Newcomer, principal investigator and corresponding author of the study, told MD Magazine there was already considerable evidence to the thought that antipsychotic medication considerably affected patient body weight and lipid status prior to the study’s start.

“We wouldn’t have embarked on this long study and (the National Institutes of Health) wouldn’t have given us the funding if we didn’t have a high index of understanding that there was an influence,” Newcomer said. “But it needed to be put to the test, and unfortunately the findings confirm our hypothesis.”

From June 2006 through November 2010, researchers recruited 144 antipsychotic-naïve children and adolescents aged 6-18 years old from the St. Louis metropolitan area who had been diagnosed with 1 or more psychiatric disorders and clinically significant aggression. Researchers randomized the participants 1:1:1 to receive 12-week regimen of oral aripiprazole (n= 49), olanzapine (n= 46), or risperidone (n= 49).

Each of the therapies are common antipsychotics prescribed to children with disruptive behavioral disorders. Among the patients, mean age was 11.3 years, a majority (51.4%) were African American, and 29.9% were overweight or obese at baseline.

Researchers measured for percentage total body fat as per dual-energy x-ray absorptiometry (DXA), and insulin sensitivity in muscle via hyperinsulinemic clamps with stable isotopically labeled tracers. From baseline to week 12, DXA percentage total body fat increased 4.12% in patients receiving olanzapine, 1.66% in patients on aripiprazole, and 1.18% in patients on risperidone (P < 0.001).

Insulin-stimulated change in glucose rate of disappearance increased 30.26% in patients on aripiprazole, 29.34% in patients on olanzapine, and 2.3% for patients on risperidone, with no significant difference across medications. However, Newcomer theorized this may have been due to the smaller patient population.

For secondary outcomes such as MRI-measured abdominal fat increase, patients on olanzapine reported significantly greater fat gains than patients on risperidone or aripiprazole (P = 0.003).

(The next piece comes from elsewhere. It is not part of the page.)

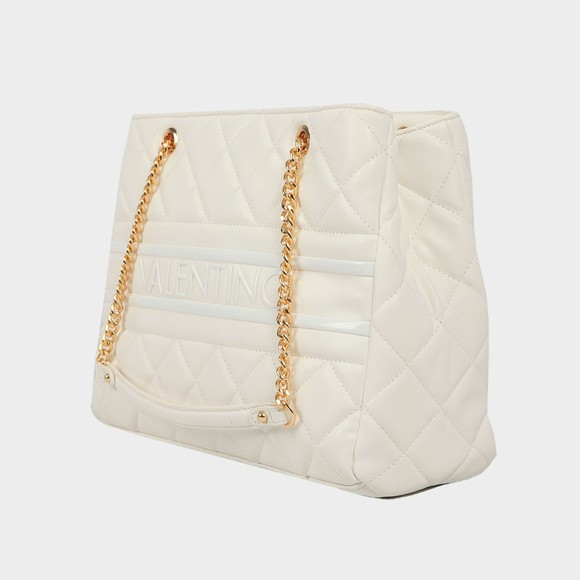 Valentino Bags Womens White Ada Tote Bag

Overall, patients reported improvements in behavior.

The study broke from a consistent issue in clinical research into the correlation between weight gain and antipsychotic medication, Newcomer said, in that it compared different antipsychotic medications rather than compare one drug versus placebo. It was also an added benefit to observe a patient population that was recommended for antipsychotic treatment, but never administered.

“All prior literature was commonly complicated by patients from prior studies being treated with antipsychotics and then receiving another medication,” Newcomer said. “This is associated with certain metabolic effects.”

Researchers concluded the results were worse than previously hypothesized. Olanzapine, a second-generation antipsychotic that rebalances dopamine and serotonin levels in patients, was characterized for reporting the greatest fat increases in patients. What’s next is characterizing the patients most susceptible to such effects, Newcomer said.

“There’s been a lot of interest in identifying clinical risk factors,” Newcomer said. “The search is certainly still on for that, and we’ll be conducting some second-leg analyses.”

Though there aren’t any obvious leads to draw from current analysis, Newcomer said they may start their search at genomic risk factors. Progress in secondary research may eventually lead to what he called a “recalibration” of physician’s benefit-risk criteria when treating non-psychotic pediatric patients with behavioral conditions.

The end-result could be a direct effect on pediatric antipsychotic prescription and obesity rates — which Newcomer noted affect US children notably more than any other countries.

“You get these poor kids, already suffering from psychiatric challenges,” Newcomer said. “The last thing we want to do is give them metabolic issues that could complicate not only their youth but their adult life.”

The study, "Metabolic Effects of Antipsychotics on Adiposity and Insulin Sensitivity in Youths," was published online in JAMA today.